A lot has been written about Stuxnet, one of the big revelations was the malware had jumped an air-gap. The on-going debate is whether air-gaps work, or would joining the networks in a controlled way REDUCE the vulnerability.
Stuxnet is a highly sophisticated computer worm that targets SCADA systems. The worm initially spreads using infected removable drives such as USB flash drives, and then uses other techniques to infect and update other computers inside private networks that are not directly connected to the Internet. Once inside the private network it includes a highly specialized malware payload to target SCADA systems control and monitor specific industrial processes.
Security is obtained when a combination of people, product and process all operate together to create an effective mitigation. In the Stuxnet case, the process of using a USB stick to transfer data enabled the security attack.
In a background briefing document Air-Gaps, Firewalls and Data Diodes in Industrial Control Systems, Nexor describe how the use of Data Diode technology can be used to enable business data flows in a controlled way, reducing the need for data transfers via USB sticks.
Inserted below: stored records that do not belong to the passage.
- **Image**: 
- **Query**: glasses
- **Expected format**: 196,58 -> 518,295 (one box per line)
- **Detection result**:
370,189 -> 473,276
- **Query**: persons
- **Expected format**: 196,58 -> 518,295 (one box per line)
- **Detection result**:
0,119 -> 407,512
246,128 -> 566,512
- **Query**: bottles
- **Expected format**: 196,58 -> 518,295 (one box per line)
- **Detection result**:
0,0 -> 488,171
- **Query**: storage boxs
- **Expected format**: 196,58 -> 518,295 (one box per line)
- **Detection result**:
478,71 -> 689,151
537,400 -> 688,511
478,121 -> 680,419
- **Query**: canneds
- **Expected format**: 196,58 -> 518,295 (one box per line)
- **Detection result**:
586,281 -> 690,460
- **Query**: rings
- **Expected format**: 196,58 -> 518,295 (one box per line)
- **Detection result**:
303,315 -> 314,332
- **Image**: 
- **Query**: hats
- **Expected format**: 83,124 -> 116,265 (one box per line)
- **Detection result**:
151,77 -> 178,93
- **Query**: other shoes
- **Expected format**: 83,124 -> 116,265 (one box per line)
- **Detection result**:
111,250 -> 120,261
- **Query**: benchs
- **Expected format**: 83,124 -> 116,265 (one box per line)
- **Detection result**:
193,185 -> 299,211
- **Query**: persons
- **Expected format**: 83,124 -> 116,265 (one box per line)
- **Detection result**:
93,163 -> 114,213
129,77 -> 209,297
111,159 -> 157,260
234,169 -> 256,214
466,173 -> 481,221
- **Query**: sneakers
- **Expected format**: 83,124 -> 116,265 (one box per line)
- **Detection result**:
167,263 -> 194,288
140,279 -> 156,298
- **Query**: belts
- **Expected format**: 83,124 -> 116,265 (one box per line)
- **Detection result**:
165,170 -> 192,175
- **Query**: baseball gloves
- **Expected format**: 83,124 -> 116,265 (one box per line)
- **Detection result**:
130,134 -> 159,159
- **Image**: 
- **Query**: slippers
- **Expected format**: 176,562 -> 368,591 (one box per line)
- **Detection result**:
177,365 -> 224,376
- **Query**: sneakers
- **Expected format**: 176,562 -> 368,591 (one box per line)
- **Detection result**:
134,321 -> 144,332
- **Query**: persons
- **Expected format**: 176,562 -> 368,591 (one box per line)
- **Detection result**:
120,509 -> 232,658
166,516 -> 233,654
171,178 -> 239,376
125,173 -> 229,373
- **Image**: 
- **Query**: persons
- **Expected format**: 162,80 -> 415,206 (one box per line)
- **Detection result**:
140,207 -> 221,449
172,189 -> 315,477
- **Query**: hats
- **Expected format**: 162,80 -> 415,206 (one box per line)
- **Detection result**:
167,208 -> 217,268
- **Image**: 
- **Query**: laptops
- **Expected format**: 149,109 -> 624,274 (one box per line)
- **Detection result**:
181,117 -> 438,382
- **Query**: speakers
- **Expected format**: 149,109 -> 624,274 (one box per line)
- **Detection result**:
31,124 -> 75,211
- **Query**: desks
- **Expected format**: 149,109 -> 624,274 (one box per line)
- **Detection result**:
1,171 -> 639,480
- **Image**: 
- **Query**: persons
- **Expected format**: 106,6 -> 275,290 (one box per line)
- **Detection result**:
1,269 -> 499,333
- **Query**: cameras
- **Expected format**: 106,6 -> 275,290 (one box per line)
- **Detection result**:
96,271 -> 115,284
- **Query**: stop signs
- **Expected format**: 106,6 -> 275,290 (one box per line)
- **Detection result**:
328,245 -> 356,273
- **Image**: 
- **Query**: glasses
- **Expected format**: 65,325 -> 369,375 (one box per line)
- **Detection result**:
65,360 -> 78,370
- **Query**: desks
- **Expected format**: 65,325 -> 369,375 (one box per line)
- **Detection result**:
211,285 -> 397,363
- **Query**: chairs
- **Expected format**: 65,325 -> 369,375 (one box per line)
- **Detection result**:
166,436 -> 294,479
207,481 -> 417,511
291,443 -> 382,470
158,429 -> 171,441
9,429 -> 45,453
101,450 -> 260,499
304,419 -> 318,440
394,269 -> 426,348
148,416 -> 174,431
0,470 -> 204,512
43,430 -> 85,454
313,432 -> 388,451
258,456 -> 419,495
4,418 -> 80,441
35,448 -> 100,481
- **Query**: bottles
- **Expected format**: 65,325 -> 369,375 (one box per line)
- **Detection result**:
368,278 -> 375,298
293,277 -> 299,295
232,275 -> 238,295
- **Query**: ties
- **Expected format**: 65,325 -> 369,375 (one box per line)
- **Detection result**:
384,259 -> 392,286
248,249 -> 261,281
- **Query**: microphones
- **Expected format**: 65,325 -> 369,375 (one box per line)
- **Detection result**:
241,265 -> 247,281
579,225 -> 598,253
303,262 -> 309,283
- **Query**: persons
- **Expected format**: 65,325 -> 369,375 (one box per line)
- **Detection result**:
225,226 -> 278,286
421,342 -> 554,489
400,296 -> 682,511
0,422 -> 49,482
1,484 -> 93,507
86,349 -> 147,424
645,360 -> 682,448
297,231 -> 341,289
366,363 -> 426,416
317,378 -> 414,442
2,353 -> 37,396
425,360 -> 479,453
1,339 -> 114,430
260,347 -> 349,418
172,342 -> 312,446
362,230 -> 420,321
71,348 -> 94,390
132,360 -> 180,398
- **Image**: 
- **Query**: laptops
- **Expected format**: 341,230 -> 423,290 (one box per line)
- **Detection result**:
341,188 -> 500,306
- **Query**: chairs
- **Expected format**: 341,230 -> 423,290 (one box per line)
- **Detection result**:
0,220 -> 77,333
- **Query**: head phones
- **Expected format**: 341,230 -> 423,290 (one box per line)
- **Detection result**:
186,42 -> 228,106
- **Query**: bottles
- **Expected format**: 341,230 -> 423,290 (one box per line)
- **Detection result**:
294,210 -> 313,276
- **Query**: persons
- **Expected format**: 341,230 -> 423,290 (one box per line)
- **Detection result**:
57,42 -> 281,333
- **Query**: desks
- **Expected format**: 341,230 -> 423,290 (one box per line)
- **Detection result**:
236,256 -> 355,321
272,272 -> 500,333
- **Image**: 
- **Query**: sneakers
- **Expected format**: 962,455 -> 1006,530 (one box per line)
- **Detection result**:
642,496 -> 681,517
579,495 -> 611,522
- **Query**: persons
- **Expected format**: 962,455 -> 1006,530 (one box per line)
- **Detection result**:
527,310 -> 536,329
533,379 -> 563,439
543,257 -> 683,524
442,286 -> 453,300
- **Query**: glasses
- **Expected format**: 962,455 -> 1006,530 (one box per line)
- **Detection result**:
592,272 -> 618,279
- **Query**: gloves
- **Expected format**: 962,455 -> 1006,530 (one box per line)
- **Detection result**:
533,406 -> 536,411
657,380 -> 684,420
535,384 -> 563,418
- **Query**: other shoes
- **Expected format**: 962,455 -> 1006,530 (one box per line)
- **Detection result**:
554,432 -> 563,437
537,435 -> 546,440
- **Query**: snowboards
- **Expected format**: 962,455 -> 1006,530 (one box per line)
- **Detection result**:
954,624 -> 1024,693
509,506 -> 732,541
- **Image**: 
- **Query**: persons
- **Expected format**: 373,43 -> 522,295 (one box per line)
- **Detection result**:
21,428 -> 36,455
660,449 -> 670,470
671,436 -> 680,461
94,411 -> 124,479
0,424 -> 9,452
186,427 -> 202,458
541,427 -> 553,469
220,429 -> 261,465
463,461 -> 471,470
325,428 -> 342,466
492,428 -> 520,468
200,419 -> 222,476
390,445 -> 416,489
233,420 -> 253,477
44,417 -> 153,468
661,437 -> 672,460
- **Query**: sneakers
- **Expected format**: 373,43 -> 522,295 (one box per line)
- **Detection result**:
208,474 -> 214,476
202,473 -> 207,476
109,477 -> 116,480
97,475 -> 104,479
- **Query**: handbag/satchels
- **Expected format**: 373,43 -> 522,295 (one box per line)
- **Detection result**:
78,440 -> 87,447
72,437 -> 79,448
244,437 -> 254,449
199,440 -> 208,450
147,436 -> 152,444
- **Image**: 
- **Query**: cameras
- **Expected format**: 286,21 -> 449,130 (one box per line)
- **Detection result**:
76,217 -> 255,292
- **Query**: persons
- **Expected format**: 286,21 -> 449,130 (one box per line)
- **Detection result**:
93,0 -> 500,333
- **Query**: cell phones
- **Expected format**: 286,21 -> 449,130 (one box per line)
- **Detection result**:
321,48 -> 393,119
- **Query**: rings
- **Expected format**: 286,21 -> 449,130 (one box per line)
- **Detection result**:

This alone would not have prevented Stuxnet, as the briefing document explains, additionally data guard technology is vital to ensure the data that flows over the connection conformed to the schema of the expected business process.
One of the standard rules of thumb in security for a long time, has been “if your threat actor has physical access to the systems, it’s game over”. Initiatives around disk encryption, use of Trusted Platform Modules etc have tried to address this, in their various ways.
With Stuxnet, my understanding is that a bit of social engineering was used to get a USB stick into physical contact with the SCADA control systems; as the duped stick-carrier was therefore a threat actor, at first inspection, it’s therefore “game over”.
Things are more interesting, though. Stuxnet carried a bunch of 0-day attacks, so it was designed to pass cleanly through the kind of sheep-dip process that should be used when bringing untrusted media into an environment such as the one it was targeting. Whether it was sheep-dipped, is not something I know. If it was sheep-dipped and still got through, it would also have got through a diode / proxy appliance running the same filtering as the sheep-dip machine. If, however, the social engineering managed to persuade the duped stick-carrier to *not* sheep-dip the stick, that’s the kind of human breach of policy that a permanently-connected diode is designed to prevent. Also, there’s the likelihood that a permanently-connected diode would enable a “no removable media, no arguments” policy to be implemented on site.
So, the argument isn’t completely cut and dried (and knowing the security community, will therefore run and run), but my view is that a diode backed by a simpler policy (which the diode enables) would make life harder for an attacker – which, ultimately, is the point.